Nothing before the line containing "How far is (x=881, y=471)" belongs in the answer; quote that line and all lines after it through the end of the material, word for word.

(Collected data entries)
──────
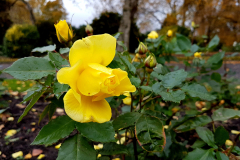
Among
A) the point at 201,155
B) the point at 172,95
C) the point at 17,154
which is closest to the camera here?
the point at 172,95

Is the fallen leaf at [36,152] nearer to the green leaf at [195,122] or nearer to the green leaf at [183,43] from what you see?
the green leaf at [195,122]

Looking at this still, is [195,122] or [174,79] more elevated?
[174,79]

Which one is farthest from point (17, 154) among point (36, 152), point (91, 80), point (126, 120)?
point (91, 80)

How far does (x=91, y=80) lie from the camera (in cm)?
31

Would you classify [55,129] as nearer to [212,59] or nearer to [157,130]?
[157,130]

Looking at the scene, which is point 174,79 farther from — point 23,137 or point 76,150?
point 23,137

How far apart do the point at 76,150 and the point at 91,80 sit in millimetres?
190

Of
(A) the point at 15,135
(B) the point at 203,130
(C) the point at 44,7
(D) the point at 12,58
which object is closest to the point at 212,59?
(B) the point at 203,130

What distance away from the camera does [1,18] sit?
309 inches

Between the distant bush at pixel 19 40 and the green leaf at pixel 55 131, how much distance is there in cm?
639

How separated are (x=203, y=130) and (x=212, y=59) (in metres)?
0.49

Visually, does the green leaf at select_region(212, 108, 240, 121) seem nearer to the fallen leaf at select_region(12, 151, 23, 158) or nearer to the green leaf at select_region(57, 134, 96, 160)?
the green leaf at select_region(57, 134, 96, 160)

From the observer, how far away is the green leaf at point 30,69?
0.37 metres

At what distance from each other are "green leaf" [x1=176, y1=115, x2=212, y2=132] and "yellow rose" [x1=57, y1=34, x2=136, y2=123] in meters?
0.41
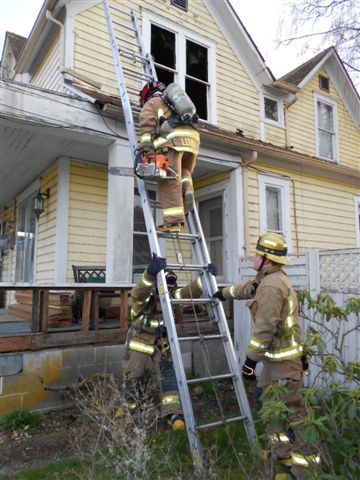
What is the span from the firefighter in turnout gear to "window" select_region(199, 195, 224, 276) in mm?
4709

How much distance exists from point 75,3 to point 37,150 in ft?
8.43

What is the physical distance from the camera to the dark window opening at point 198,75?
8312 millimetres

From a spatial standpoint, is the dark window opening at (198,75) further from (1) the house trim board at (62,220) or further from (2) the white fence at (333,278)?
(2) the white fence at (333,278)

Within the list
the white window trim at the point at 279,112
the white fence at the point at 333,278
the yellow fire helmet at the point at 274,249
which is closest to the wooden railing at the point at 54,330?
the white fence at the point at 333,278

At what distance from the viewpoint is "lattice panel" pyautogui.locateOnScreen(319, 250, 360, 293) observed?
4914 mm

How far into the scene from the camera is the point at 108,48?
23.3 feet

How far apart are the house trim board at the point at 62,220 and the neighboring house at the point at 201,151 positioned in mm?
19

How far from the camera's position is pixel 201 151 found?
7.20 meters

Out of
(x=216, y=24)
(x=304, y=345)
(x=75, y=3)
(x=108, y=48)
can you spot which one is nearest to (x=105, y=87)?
(x=108, y=48)

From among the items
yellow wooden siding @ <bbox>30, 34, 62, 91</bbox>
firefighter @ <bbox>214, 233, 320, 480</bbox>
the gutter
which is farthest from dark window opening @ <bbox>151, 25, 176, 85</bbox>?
firefighter @ <bbox>214, 233, 320, 480</bbox>

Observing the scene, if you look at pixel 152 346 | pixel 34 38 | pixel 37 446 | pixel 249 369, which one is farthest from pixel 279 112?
pixel 37 446

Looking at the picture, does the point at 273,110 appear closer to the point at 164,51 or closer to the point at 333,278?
the point at 164,51

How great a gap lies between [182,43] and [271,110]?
2.86 metres

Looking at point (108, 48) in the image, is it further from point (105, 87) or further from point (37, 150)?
point (37, 150)
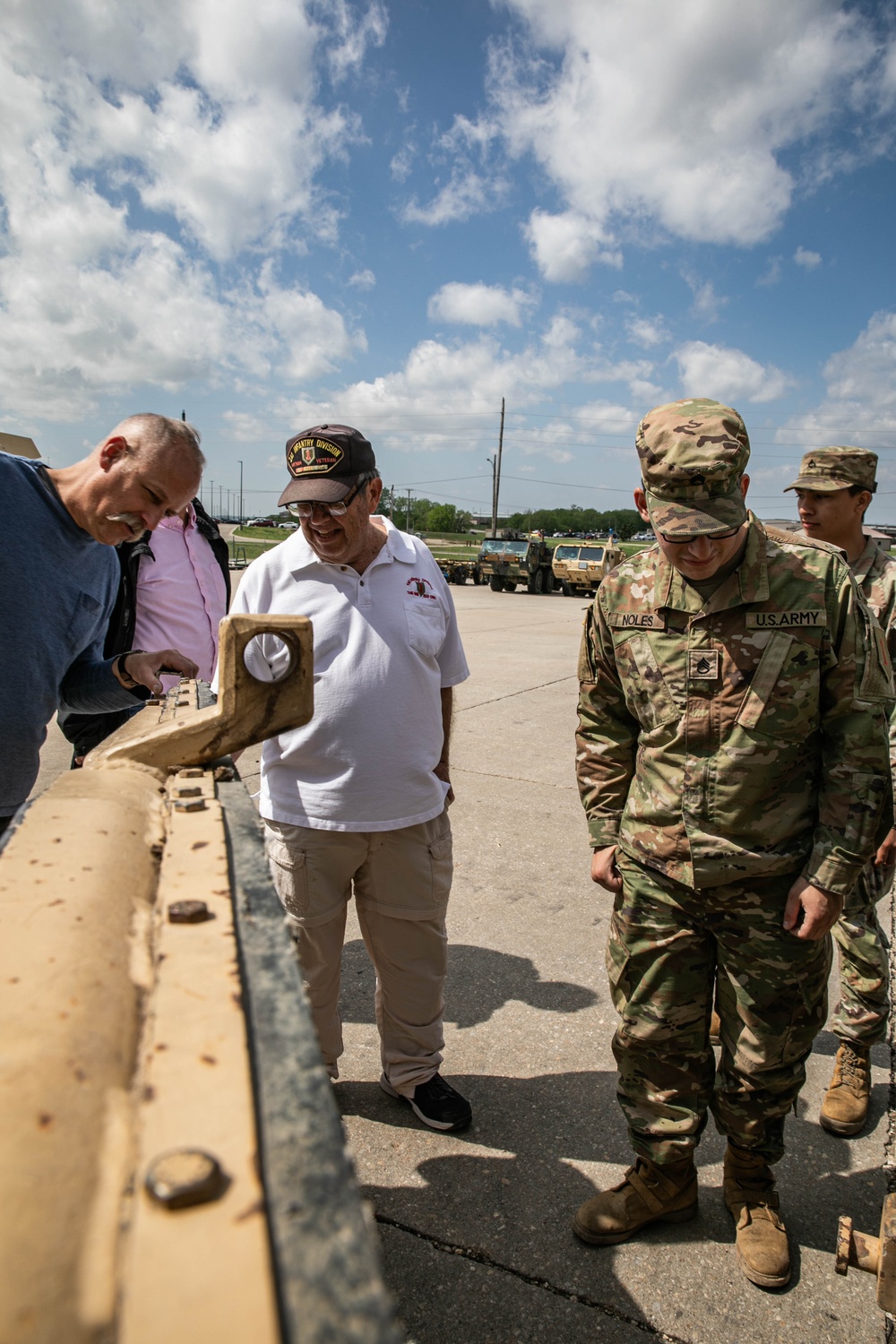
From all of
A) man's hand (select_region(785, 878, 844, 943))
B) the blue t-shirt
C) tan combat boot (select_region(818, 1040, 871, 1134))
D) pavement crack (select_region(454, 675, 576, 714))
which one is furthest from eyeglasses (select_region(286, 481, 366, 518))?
pavement crack (select_region(454, 675, 576, 714))

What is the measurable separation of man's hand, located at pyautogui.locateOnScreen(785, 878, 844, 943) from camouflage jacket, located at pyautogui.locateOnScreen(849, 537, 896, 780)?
1333 millimetres

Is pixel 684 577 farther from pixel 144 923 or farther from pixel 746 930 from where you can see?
pixel 144 923

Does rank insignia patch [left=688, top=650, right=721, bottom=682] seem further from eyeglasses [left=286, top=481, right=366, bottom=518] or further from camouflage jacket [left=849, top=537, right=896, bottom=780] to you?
camouflage jacket [left=849, top=537, right=896, bottom=780]

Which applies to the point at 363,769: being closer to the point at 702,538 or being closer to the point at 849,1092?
the point at 702,538

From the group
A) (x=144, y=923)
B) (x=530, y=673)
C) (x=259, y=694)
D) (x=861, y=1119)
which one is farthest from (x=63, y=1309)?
(x=530, y=673)

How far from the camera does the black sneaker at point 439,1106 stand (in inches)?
95.7

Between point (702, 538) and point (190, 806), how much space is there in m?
1.33

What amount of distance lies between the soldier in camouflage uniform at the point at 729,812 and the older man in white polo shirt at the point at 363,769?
0.56 metres

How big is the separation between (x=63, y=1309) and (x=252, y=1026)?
0.21 metres

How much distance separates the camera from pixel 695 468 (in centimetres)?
189

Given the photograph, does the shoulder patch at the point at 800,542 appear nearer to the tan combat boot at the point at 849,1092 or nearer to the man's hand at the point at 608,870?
the man's hand at the point at 608,870

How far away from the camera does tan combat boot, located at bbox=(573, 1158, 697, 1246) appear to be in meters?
2.06

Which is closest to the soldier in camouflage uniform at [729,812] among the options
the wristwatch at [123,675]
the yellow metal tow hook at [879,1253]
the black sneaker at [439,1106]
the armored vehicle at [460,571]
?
the yellow metal tow hook at [879,1253]

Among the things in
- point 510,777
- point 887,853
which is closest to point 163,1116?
point 887,853
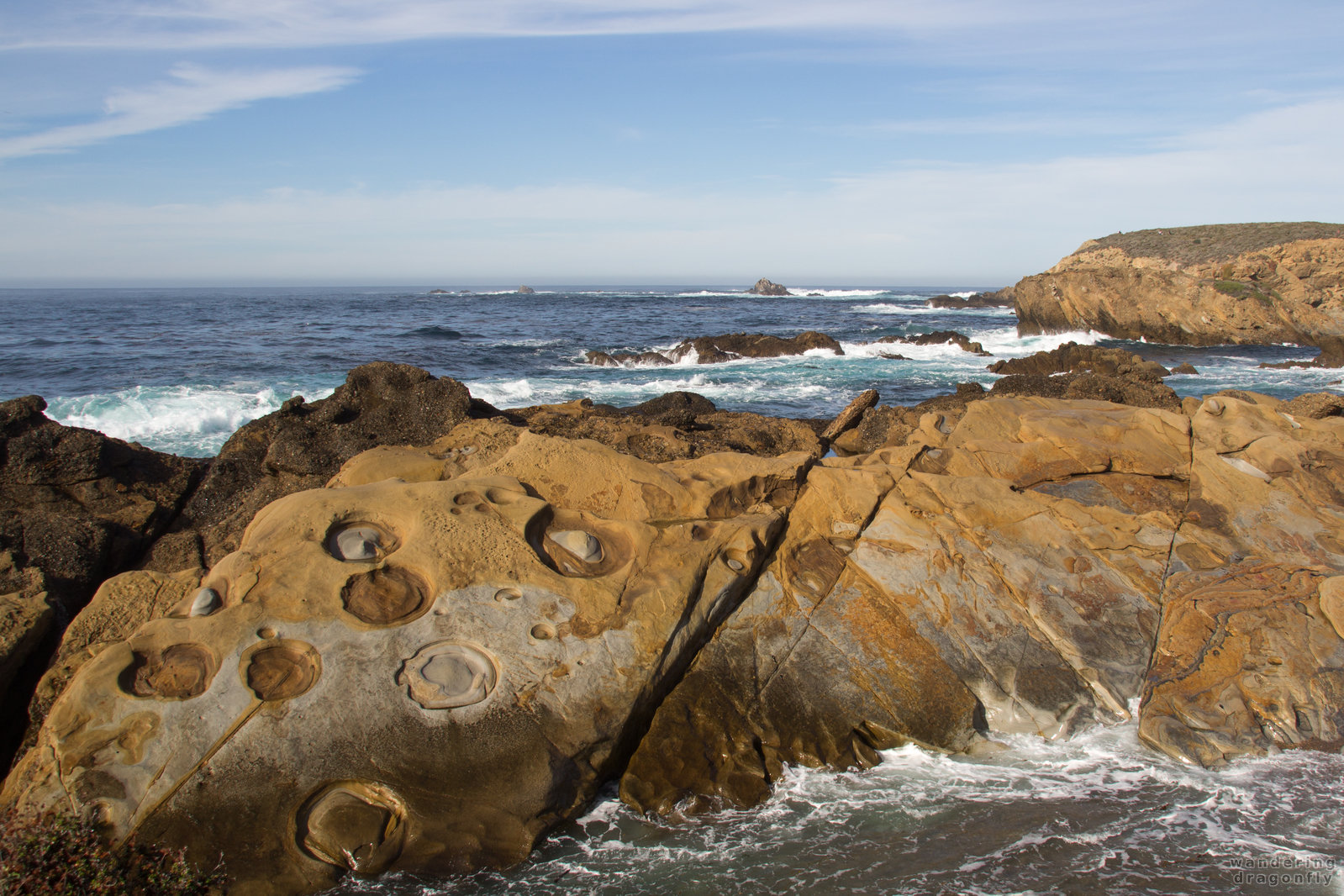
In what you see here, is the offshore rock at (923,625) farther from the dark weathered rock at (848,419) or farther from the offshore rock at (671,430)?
the dark weathered rock at (848,419)

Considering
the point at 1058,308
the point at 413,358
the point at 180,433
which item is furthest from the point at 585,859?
the point at 1058,308

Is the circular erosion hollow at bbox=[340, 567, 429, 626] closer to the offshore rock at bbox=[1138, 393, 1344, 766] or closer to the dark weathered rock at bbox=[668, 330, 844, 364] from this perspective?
the offshore rock at bbox=[1138, 393, 1344, 766]

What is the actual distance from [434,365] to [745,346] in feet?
38.0

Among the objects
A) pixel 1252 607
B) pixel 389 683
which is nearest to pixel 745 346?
pixel 1252 607

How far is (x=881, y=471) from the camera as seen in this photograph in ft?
20.6

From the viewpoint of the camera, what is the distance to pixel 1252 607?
18.0ft

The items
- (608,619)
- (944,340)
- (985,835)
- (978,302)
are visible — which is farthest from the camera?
(978,302)

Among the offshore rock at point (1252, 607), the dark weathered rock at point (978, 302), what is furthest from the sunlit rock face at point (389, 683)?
the dark weathered rock at point (978, 302)

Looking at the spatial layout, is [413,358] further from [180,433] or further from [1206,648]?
[1206,648]

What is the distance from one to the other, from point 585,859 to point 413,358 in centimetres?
2359

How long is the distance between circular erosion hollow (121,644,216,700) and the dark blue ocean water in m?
9.73

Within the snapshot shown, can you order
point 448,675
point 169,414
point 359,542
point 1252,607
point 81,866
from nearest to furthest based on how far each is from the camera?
point 81,866
point 448,675
point 359,542
point 1252,607
point 169,414

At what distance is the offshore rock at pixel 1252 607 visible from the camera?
16.3 ft

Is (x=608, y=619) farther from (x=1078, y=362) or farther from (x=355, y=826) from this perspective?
(x=1078, y=362)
──────
▶ [REPLY TO THE TASK]:
How far is (x=881, y=471) from the camera as seen in this photograph in ft?
20.6

From the viewpoint of the camera, what is the distance to pixel 1252 607?
18.0ft

The items
- (608,619)
- (944,340)
- (985,835)
- (978,302)
are visible — which is farthest from the camera?
(978,302)

Among the offshore rock at point (1252, 607), the dark weathered rock at point (978, 302), what is furthest from the sunlit rock face at point (389, 683)?
the dark weathered rock at point (978, 302)

Looking at the spatial layout, is [413,358] further from [180,433] or further from [1206,648]?
[1206,648]

What is the distance from one to the other, from point 585,859 to point 413,358 in centimetres?
2359

How long is the distance between circular erosion hollow (121,644,216,700) and the dark blue ocean water in m?
9.73

Within the snapshot shown, can you order
point 448,675
point 169,414
point 359,542
point 1252,607
point 81,866
from nearest to furthest based on how far each is from the camera?
point 81,866
point 448,675
point 359,542
point 1252,607
point 169,414

At what distance is the offshore rock at pixel 1252 607 visible from the camera?
16.3 ft

Is (x=608, y=619) farther from (x=1078, y=362) or farther from (x=355, y=826) from this perspective?
(x=1078, y=362)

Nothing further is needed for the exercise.